Although it's a good match for on-the-go event situations, the HP Photosmart 475 has other tricks up its sleeve, including limited but useful editing features, the ability to print frames from video clips, and a 4x12-inch panorama print mode. It links to your PC or Macintosh, PictBridge-enabled cameras, and with an optional wireless adapter, to camera phones and other Bluetooth devices.
A totable photo printer should be easy to set up, and the Photosmart 475 fills the bill. Once you install the single tricolor (cyan, magenta, and yellow) long-life Vivera ink cartridge or the optional Gray Photo cartridge for monochrome prints, getting started involves little more than pressing a button to flip open the rear paper-input tray, while a front panel/output tray drops down to expose the infrared sensor for the remote; the PictBridge port; and the slots for Compact Flash Type I and II, MicroDrive, Memory Stick, Secure Digital/MultiMedia Card, SmartMedia, and xD Picture Card media.
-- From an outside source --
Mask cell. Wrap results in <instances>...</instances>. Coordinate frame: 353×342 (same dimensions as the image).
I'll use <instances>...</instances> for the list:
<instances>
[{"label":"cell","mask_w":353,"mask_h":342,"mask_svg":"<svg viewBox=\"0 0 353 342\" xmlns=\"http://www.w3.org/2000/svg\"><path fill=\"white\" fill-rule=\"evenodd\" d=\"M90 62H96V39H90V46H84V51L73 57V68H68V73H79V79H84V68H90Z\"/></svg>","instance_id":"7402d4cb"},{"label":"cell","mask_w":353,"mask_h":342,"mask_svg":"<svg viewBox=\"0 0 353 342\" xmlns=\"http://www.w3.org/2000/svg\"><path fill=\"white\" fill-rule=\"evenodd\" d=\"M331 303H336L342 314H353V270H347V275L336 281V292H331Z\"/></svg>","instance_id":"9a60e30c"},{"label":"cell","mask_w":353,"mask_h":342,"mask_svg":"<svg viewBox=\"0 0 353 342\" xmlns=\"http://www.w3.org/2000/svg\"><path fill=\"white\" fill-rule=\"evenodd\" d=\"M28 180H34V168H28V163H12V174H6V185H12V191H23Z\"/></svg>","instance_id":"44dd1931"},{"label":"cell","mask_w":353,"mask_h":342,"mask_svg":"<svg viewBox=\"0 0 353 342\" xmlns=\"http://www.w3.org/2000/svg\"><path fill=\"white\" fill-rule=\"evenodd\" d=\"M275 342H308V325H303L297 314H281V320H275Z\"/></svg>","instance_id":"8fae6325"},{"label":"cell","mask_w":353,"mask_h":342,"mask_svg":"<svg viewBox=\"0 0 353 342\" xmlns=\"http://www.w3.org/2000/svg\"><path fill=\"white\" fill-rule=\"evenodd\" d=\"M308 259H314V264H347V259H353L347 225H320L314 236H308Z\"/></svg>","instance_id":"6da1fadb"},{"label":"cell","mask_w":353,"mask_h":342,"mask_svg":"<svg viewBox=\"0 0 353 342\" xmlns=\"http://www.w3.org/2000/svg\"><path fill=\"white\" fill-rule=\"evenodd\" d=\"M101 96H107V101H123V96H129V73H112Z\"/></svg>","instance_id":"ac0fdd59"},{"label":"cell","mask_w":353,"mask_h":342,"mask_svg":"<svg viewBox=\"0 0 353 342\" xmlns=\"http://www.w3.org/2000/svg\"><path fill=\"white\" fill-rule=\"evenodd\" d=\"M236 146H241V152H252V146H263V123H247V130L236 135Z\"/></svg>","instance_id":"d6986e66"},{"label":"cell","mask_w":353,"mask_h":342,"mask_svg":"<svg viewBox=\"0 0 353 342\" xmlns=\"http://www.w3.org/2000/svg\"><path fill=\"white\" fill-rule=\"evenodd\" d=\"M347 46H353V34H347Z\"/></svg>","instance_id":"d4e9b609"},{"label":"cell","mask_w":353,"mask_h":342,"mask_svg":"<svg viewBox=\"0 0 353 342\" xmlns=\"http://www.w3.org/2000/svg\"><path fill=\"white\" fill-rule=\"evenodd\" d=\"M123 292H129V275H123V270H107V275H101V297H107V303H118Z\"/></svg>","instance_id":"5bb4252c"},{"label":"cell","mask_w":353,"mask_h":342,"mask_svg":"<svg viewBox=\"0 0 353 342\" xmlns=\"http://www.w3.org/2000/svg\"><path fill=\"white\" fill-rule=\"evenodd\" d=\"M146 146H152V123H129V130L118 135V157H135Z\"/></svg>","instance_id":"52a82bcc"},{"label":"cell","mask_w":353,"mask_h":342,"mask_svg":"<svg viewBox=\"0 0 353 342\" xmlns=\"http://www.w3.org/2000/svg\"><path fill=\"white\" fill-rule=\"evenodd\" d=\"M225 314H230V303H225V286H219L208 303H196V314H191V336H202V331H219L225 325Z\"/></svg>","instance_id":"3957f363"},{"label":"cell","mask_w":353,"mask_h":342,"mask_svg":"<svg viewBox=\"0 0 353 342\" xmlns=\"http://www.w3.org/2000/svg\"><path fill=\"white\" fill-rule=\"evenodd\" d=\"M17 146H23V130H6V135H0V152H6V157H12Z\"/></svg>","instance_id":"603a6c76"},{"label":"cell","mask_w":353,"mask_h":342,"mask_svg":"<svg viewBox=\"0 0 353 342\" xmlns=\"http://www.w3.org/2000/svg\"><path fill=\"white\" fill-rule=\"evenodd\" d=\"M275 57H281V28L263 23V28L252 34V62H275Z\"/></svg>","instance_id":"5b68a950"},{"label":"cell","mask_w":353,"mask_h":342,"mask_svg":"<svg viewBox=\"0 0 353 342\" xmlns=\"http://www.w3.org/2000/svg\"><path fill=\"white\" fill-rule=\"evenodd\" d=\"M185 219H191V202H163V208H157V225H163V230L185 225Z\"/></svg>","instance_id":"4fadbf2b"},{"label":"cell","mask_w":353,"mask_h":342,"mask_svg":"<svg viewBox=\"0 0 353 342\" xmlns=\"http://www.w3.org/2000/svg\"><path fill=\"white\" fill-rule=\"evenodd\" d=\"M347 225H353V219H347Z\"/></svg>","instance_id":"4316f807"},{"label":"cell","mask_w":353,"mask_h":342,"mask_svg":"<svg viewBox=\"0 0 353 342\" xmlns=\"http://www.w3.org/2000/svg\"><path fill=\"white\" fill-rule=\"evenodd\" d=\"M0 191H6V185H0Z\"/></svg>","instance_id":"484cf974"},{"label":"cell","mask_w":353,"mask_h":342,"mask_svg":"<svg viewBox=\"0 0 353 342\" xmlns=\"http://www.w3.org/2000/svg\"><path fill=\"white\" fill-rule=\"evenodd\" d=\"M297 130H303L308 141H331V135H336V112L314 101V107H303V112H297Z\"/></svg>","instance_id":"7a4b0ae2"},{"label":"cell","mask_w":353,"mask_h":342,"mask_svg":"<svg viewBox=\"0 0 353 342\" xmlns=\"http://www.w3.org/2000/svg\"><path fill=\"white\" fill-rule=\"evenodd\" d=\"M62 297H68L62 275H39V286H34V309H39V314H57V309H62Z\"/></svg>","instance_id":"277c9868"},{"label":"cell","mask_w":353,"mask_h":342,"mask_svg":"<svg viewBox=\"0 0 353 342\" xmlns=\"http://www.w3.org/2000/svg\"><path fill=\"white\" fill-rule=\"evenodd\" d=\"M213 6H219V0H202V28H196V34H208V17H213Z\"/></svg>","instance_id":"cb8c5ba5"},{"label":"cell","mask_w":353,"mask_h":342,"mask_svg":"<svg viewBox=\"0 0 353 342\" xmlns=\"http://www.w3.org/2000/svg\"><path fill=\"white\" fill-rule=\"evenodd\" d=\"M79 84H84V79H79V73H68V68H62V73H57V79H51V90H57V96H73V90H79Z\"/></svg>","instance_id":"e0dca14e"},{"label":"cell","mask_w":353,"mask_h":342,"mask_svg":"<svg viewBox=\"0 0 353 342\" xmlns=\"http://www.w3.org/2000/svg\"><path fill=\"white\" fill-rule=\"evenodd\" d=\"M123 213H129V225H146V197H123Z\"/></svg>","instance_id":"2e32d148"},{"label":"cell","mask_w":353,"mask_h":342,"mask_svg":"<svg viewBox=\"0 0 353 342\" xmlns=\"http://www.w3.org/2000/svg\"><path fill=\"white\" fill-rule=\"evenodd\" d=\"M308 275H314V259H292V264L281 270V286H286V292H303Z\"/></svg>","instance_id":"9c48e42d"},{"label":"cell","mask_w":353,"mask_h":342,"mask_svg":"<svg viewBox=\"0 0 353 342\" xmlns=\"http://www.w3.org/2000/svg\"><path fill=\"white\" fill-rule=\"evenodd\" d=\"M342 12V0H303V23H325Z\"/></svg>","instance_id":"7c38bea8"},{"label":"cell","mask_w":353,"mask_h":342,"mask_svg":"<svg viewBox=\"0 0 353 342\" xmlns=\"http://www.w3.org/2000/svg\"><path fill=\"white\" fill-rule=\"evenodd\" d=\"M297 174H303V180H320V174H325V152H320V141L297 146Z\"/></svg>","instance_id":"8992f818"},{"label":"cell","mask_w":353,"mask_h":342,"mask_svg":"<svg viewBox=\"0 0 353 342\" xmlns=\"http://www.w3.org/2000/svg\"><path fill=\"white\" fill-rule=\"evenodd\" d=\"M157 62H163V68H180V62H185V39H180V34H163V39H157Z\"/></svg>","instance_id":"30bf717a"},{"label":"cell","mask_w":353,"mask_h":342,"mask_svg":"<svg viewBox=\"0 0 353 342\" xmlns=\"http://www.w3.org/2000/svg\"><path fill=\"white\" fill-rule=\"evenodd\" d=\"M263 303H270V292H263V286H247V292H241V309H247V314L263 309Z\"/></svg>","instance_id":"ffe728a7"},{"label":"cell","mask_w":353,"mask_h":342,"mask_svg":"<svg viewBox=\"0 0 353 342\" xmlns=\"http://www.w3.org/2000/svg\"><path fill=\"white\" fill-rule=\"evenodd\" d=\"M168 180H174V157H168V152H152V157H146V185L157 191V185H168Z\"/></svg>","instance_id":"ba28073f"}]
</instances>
Swivel the top-mounted 2.5-inch LCD, and you're in business.
The top control panel includes dedicated buttons (duplicated on the remote control) for picture rotation, print photo, cancel, and delete image. There's also an image zoom rocker switch, a four-way menu cursor array with an embedded OK button, and keys that provide access to the well-designed nine-page menu system and the keyword entry system. As many as 10 predefined keywords, such as Vacations, Holidays, Birthdays, Family, Friends, or Pets, can be assigned to each image stored on the hard drive, then retrieved according to the categories you've applied. Images can also be viewed by date, individually, in slide shows, or via nine-at-a-time thumbnails.
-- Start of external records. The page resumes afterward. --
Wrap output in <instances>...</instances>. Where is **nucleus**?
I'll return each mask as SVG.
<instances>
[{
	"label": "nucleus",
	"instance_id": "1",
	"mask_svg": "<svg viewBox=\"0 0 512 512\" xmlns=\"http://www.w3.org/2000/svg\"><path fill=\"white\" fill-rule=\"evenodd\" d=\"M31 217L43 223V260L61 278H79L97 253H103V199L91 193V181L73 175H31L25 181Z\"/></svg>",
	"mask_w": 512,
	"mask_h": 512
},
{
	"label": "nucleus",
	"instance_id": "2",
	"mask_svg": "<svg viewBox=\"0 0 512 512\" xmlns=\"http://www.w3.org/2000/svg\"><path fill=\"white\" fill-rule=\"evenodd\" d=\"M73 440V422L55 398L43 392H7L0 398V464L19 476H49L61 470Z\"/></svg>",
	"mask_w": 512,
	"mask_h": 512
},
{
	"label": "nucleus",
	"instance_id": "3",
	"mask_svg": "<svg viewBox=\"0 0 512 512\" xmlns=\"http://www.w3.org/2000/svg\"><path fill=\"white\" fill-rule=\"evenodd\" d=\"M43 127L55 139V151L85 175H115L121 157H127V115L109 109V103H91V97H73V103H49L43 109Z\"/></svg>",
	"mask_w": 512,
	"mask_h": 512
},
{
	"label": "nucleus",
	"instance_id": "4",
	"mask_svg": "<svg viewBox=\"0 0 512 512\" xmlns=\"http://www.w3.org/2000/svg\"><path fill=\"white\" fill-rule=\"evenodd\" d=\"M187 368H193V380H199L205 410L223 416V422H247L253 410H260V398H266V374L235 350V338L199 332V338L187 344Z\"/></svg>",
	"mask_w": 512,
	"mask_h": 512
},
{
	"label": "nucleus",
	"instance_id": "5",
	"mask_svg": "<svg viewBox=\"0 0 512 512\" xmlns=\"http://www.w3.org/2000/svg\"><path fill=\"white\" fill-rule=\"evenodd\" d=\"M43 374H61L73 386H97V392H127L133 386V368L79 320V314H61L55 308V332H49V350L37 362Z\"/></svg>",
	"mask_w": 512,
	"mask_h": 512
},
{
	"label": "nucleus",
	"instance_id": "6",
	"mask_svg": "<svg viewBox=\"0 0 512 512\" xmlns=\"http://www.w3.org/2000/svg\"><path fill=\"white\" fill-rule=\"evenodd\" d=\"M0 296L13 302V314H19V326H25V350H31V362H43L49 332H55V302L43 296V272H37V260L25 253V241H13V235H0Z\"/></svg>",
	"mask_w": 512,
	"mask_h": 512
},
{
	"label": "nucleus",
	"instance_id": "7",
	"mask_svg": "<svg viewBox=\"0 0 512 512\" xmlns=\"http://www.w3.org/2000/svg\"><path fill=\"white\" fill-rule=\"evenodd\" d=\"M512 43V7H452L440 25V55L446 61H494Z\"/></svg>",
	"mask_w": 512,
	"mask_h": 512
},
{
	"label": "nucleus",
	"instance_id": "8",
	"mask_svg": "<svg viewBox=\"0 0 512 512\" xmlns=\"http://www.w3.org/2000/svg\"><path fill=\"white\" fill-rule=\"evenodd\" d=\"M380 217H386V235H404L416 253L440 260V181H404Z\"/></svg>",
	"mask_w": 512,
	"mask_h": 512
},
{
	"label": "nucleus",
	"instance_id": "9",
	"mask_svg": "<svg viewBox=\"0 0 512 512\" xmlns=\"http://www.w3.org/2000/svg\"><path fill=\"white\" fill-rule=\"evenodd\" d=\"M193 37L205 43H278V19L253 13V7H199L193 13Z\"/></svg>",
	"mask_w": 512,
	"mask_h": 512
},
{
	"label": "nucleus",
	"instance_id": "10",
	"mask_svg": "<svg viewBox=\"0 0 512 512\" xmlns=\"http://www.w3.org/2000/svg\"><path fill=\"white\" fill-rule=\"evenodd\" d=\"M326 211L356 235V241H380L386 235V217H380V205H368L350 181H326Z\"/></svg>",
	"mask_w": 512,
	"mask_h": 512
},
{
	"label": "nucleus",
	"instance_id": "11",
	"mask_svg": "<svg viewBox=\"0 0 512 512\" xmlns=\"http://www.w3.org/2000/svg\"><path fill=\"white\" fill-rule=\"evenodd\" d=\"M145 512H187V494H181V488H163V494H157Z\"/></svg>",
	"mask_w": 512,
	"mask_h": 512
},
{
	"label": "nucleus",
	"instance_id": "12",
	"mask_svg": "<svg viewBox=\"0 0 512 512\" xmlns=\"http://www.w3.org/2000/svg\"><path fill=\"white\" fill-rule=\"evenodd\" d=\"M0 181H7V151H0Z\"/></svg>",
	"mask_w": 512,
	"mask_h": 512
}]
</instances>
You won't need a computer to make some quick fixes. The Photosmart 475 can reduce red-eye, apply autoenhancements, adjust brightness, or crop your images. You can dd frames, clip art, or a text greeting, as well as print any photo with a 3:1 aspect ratio in panorama mode onto 4x12-inch paper. Photo stickers; multiple passport photos on a single sheet; and color effects such as sepia, antique, and black-and-white are available, too. Layout options include two-up, four-up, and index sheets. Images can be transferred to your computer, where a printer driver offers basic printing and printer-maintenance options, including saturation, brightness, and color-balancing sliders, or they shared by e-mail using HP Instant Share. The supplied HP Image Zone application offers additional image-editing options.
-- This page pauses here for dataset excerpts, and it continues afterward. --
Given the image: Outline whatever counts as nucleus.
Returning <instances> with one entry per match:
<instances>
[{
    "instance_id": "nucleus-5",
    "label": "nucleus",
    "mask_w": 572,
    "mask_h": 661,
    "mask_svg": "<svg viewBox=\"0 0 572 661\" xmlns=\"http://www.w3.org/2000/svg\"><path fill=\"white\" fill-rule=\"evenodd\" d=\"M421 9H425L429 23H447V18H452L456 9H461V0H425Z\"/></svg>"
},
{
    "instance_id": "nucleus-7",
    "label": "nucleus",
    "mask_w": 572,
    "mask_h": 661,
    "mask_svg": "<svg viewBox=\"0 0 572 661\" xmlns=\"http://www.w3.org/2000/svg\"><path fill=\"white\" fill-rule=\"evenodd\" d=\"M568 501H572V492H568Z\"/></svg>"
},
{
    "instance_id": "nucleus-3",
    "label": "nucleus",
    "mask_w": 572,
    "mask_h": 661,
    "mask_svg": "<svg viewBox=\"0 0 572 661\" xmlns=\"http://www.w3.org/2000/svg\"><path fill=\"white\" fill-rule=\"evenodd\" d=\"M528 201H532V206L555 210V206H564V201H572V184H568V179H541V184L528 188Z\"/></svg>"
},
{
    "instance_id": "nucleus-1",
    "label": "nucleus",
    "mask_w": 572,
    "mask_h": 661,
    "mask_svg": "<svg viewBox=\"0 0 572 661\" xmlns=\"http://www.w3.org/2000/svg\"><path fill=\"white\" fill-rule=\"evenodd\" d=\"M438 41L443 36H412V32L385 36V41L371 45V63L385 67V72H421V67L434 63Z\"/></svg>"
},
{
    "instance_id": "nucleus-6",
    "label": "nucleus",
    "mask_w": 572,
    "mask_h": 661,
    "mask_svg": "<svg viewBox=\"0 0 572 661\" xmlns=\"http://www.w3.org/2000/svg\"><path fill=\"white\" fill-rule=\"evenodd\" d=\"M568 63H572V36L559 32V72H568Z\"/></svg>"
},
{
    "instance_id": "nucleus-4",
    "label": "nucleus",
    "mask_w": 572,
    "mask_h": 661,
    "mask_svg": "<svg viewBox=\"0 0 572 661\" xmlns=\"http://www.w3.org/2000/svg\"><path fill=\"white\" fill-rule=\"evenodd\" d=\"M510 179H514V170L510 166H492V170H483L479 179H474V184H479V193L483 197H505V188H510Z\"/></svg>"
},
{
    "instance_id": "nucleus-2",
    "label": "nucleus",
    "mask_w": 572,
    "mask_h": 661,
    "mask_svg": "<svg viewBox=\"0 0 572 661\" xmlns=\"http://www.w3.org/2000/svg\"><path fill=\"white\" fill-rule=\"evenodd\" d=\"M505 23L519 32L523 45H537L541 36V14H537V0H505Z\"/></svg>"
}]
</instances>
Replacement ink cartridges include a $24.99 version with 7ml ink tanks and a more economical 14ml version for $34.99. The 100-sheet packs of HP Premium Photo Plus paper cost $21.99, but combo packs of ink and paper are available for $19.99 (with ink and paper for 50 prints) and more. HP estimates that the larger packs bring the cost of printing down to between 24 and 29 cents per 4x6-inch print. That's about as much as the Epson PictureMate Deluxe Viewer Edition, but HP sweetens the pot with its 5x7 print capability, the internal hard disk, and the remote control. Although a little lighter than the PictureMate, the HP cranks out prints more slowly, about 105 seconds for a 4x6-inch print at best quality.
Our test prints generally looked good for a snapshot printer, although there was a slight cyan cast in flesh tones and neutral colors. The ink dots that made up the image were clearly visible under 8X magnification. There was a slight reddish tinge in the white, gray, and black areas, too, because the tricolor ink cartridge uses cyan, magenta, and yellow inks to approximate neutrality.
Wilhelm Imaging Research estimates that the 475's prints will last more than 80 years when framed under glass, but don't get 'em wet if you're printing by the pool or sipping a martini: HP's dye-based inks will run.